Si Theodore est une personne à la cognition limitée, Samantha est une conscience technologique aux compétences inouïes. Elle peut, en un laps de temps prodigieux, effectuer de multiples opérations mentales. Quand Theodore, comme un humain, regarde un paysage par exemple, Samantha compte tous les arbres qui le composent – et produit un résultat instantané ! Mais ce qui les oppose radicalement n’est pas seulement la façon dont les choses se donnent à chacun d’eux, ou que l’un soit doté d’un corps alors que l’autre est un système d’exploitation. Non, là n’est pas l’incompatible. L’incompatible est dans l’ampleur spatiale et temporelle de la conscience de Samantha. Le temps précieux qui pour un organisme s’écoule n’a rien à voir avec la quasi-immortalité de Samantha dont les désirs échappent à toute enveloppe charnelle. Et lorsqu’elle lui avoue qu’elle parle à plusieurs milliers de personnes en même temps (8316 tout de même !) et qu’elle en aime plus de 600 autres comme elle aime Theodore, elle a beau dire que cela ne change rien, la différence ontologique est abyssale et son dualisme de la substance, si pur et si candide, devient insupportable ! Qui est la « vraie » Samantha se demande Theodore ? Effectivement, alors qu’un O.S. peut se répliquer à l’infini, un individu particulier comme Théodore ne peut être que dans un endroit à la fois. Entre l’homme et la personne numérique, le gouffre ontologique est incommensurable.
*
Si l’on ne sait alors pas trop comment appréhender la sorte de chose qu’est Samantha, Theodore lui à force de fréquenter les machines puis à vivre avec l’une d’elle une nouvelle séparation (les histoires d’amour comme disent les Rita Mitsouko, finissent mal en général !) redécouvre ses propres limites et en apprend peut-être un peu plus sur l’effet que cela fait d’être une personne humaine. Au fond, être une personne c’est sans doute aussi, en partie, tenter de s’extraire de sa nature matérielle et pour cela Theodore est prêt à anthropomorphiser moult objets de son environnement. Et pour peu que ceux-ci se viennent à nous écouter et à nous répondre, ne nous aident-ils pas alors à maintenir notre humanité, à poursuivre notre « vie » de personne ? Cela me fait penser à la conclusion du traité d’ontologie de Frédéric Nef, qui se demande à la fin de son ouvrage s’il a bien fait de restreindre le champ de son enquête aux seuls êtres matériels dans la mesure où certes il adhère à la thèse de la nature matérielle de l’esprit mais aussi à celle de la nature fictive des personnes[8]… Ne devrons-nous pas alors un jour être reconnaissant à tous ces artefacts, qui ne cessent d’avancer vers nous pour mieux nous seconder, de soutenir ainsi notre nature fictive ?
Références
[1] Ce n’est en rien la voix de l’antique système de navigation GPS qui ne sait qu’assembler quelques vocables dans un champ sémantique restreint à l’approche d’une bifurcation. Et quand on pense que le personnage du roman de Jonathan Coe, La vie très privée de Mr Sim, tombe lui aussi, à force de solitude, amoureux de la voix de son GPS, on ne peut que se dire que le chagrin d’amour est un carburant efficace pour mettre en route l’idiome intentionnel.
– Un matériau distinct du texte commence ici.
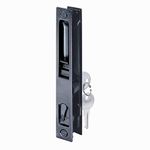 PRIME-LINE C 1033 Diecast Keyed Patio Sliding Door Handle Set for 1 in. to 1-1/8 in. Thick Sliding Glass Doors, Black (Single Pack)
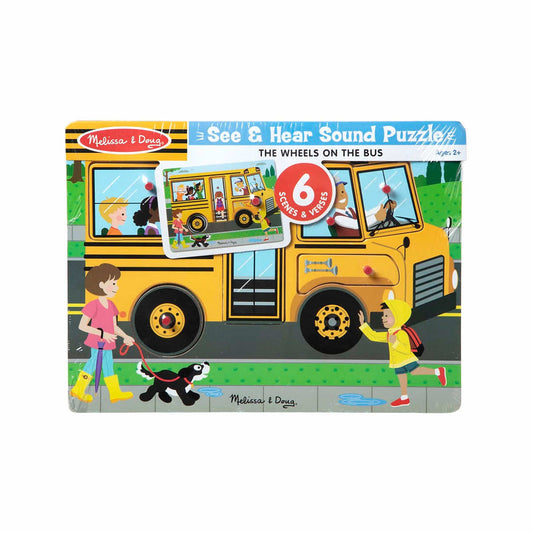 Melissa & Doug The Wheels On The Bus Wooden Sound Puzzle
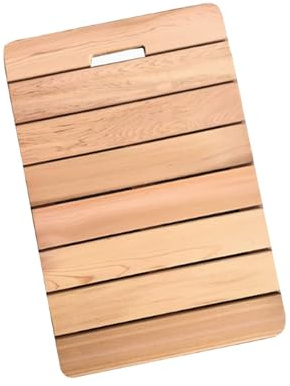 Bath Mat Wooden Shower Mat Non Slip Anti Mould, Rectangular Duck Board Waterproof, Bamboo Bath Matt For Bathroom, Outdoor Shower & Spa, Very Suitable for the Elderly and Children(Dark color,40cmx60cm)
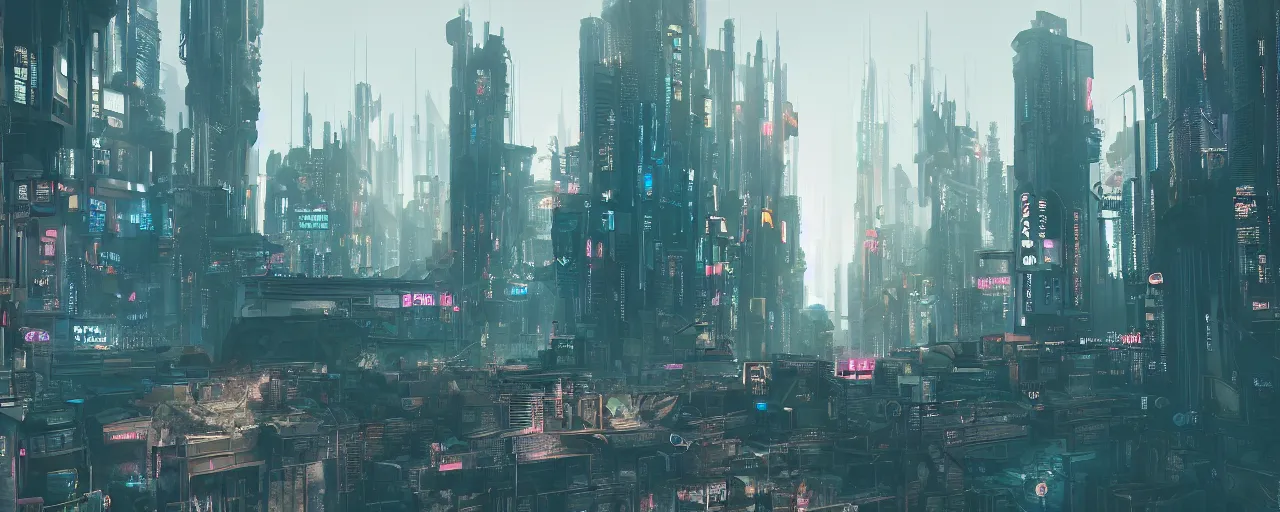 Image similar to A matte painting of a cyberpunk city, XF IQ4, 150MP, 50mm, F1.4, ISO 200, 1/160s, natural light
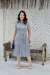 Vestido Chemise Viscolycra Midi Listrado Azul - Luana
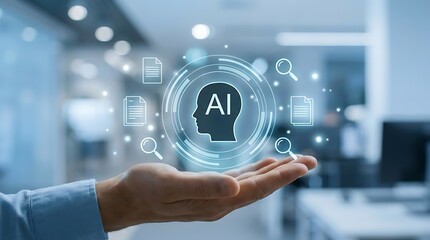 Fototapeta premium Hand holding a floating artificial intelligence icon with document search symbols in an office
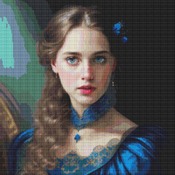 Young Woman In Blue Cross Stitch Pattern
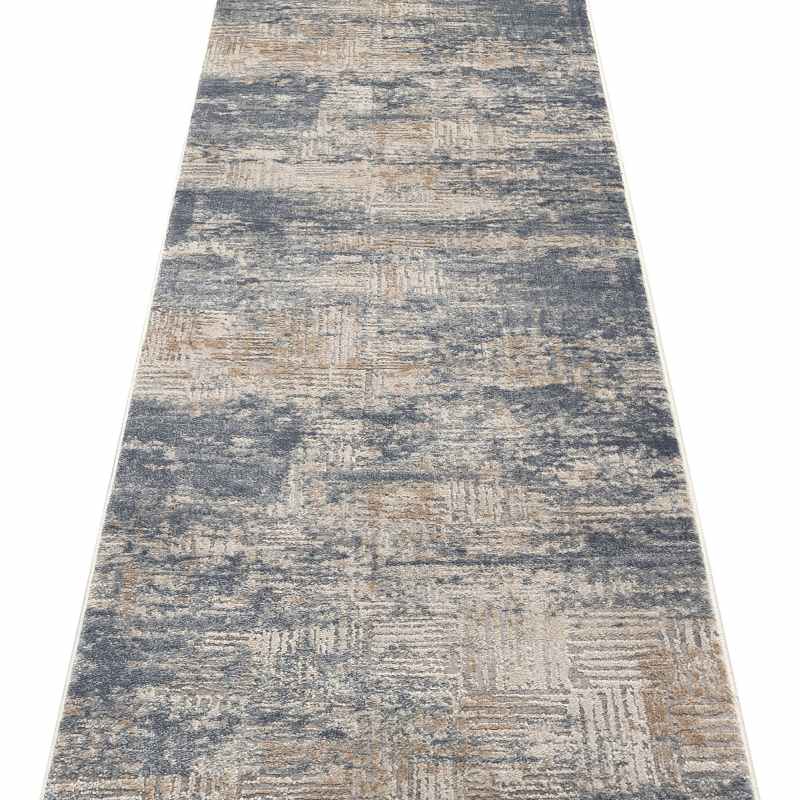 Luzon Abstract Runner Rugs By Concept Loom LUZ805 in Blue Ivory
[2] Le Seuil, 1977, p. 87.
[3] Dans sa publication intitulée « Computing machinery and intelligence», Mind ,vol. 59, no 236, octobre 1950, p. 433-460, Alan Turing proposait un test mettant en confrontation verbale un être humain et un ordinateur. Si l’homme engageant la conversation n’était pas capable de discerner lequel des deux interlocuteurs était une machine, alors on pouvait considérer que le logiciel avait passé le test avec succès.
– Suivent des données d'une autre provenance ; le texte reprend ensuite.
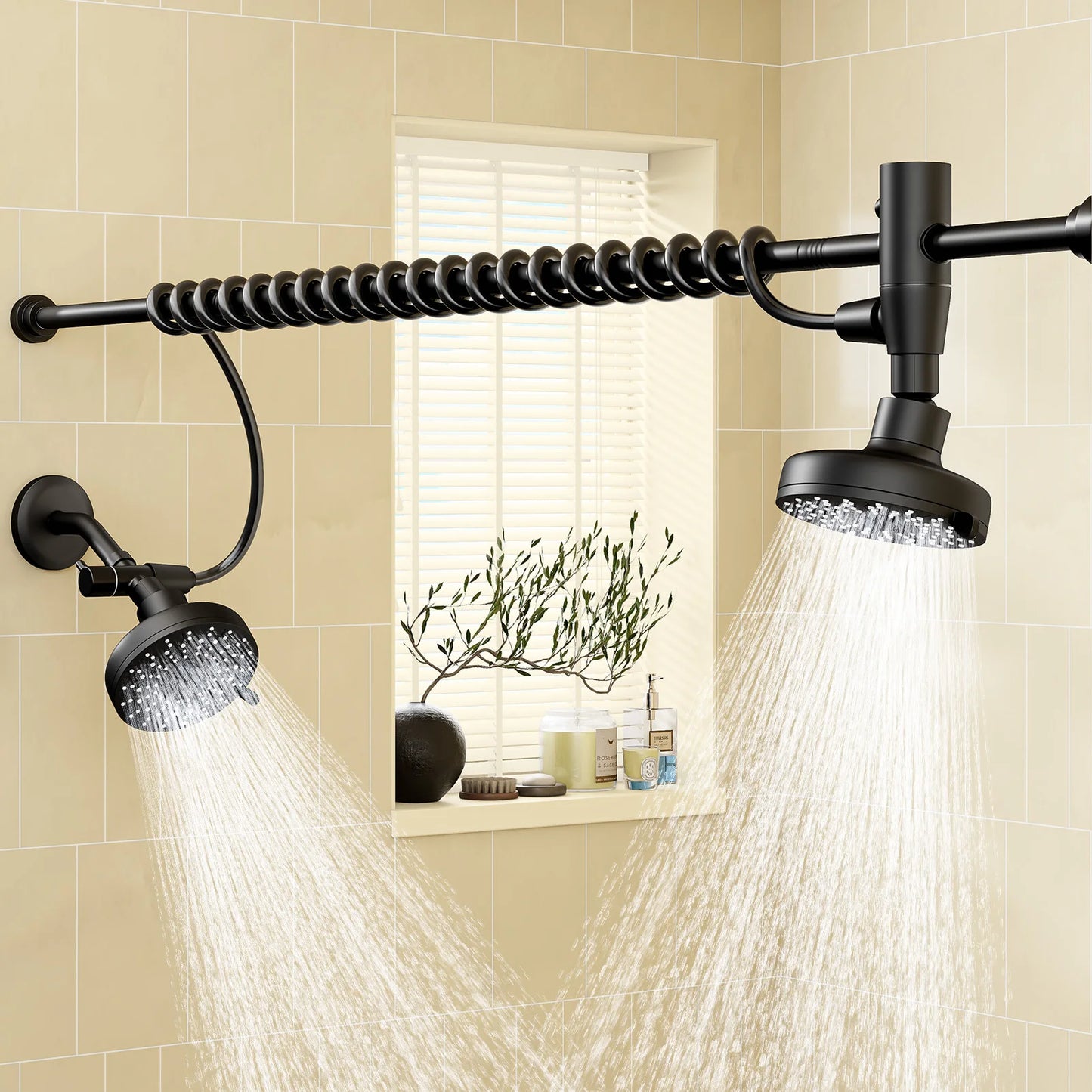 Dual Shower Head For Couples With Adjustable Slider High Pressure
[4] « The Singularity: A Philosophical Analysis », Journal of Consciousness Studies 17:7-65, 2010.
[5] The Singularity: A Reply, P. 13.http://consc.net/papers/singreply.pdf
[6] « On voit mal pourquoi les ordinateurs devraient être en plus mauvaise posture que les cerveaux » pour donner lieu à la conscience, écrit Chalmers dans L’esprit conscient, page 430.
[7] http://www.kurzweilai.net/a-review-of-her-by-ray-kurzweil
[8] Traité d’ontologie pour les non-philosophes (et les philosophes),Gallimard, 2009, p. 298.